El policía, desganado pues permanecería veinticuatro horas de guardia en esa zona, preguntó si ella quería acudir hasta la Delegación Policiaca para levantar el acta legal y castigar al supuesto agresor. Nicanor volteó la cabeza anta la palabra “agresor” y abrió al máximo los ojos temiendo un problema. Eloísa respiró profundo, buscó un espejito en su bolso mientras pensaba en sus opciones; con el puro tacto encontró el espejo, y respondió: —Que este imbécil le agradezca a su media madre que no tengo su tiempo para perderlo. ¡Hoy brindo una gran cena de Navidad y me largo de aquí!

La señora se alejó sin despedir para dirigirse de inmediato a su residencia, mientras mascullaba uno que otro insulto. Nicanor siguió arrodillado mientras le daba una brevísima explicación al uniformado: —Fue un choque sin intención. Mi pavo es grande, lo he cargado desde la terminal de microbuses, y vea lo que pasó—, se lamentó mientras señalaba con los dedos.
Aunque por una amabilidad automática le tendió la mano para levantarlo, al policía el caso ya no interesaba y, como despedida, dictaminó: —Qué charco tan grande, todavía cabe ahí media persona.

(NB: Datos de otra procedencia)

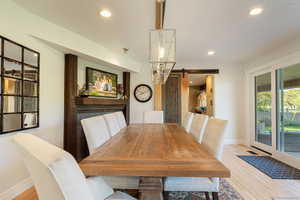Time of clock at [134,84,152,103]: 8:11
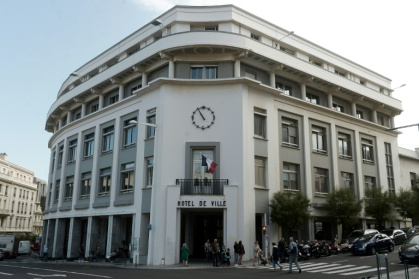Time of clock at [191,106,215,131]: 10:54
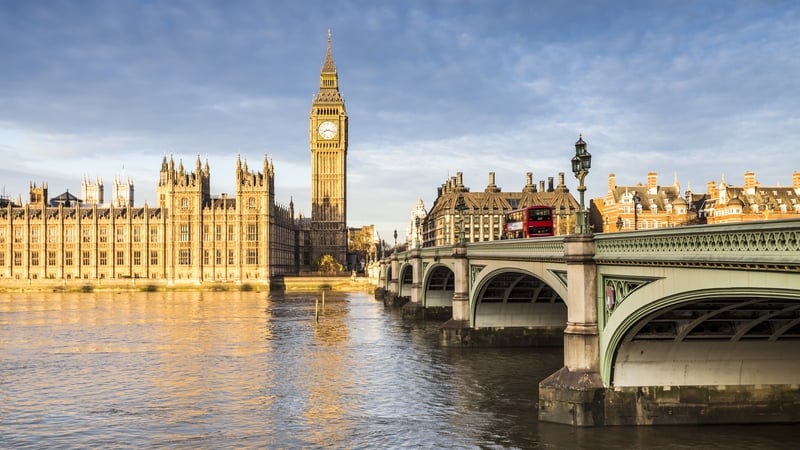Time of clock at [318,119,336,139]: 8:17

Nicanor pensó que su esposa no perdonaría lo sucedido con el premio y se dijo: “Al menos quizá quedó intacta la charola con dulces.” Pero miró alrededor y había desaparecido. Permaneció de pié y alelado, observando con asco el charco hediondo, hasta resignarse ante otra esperanza que se le hundía sin remedio y, desconcertado, sintió una sed de alcohol quemando su corazón.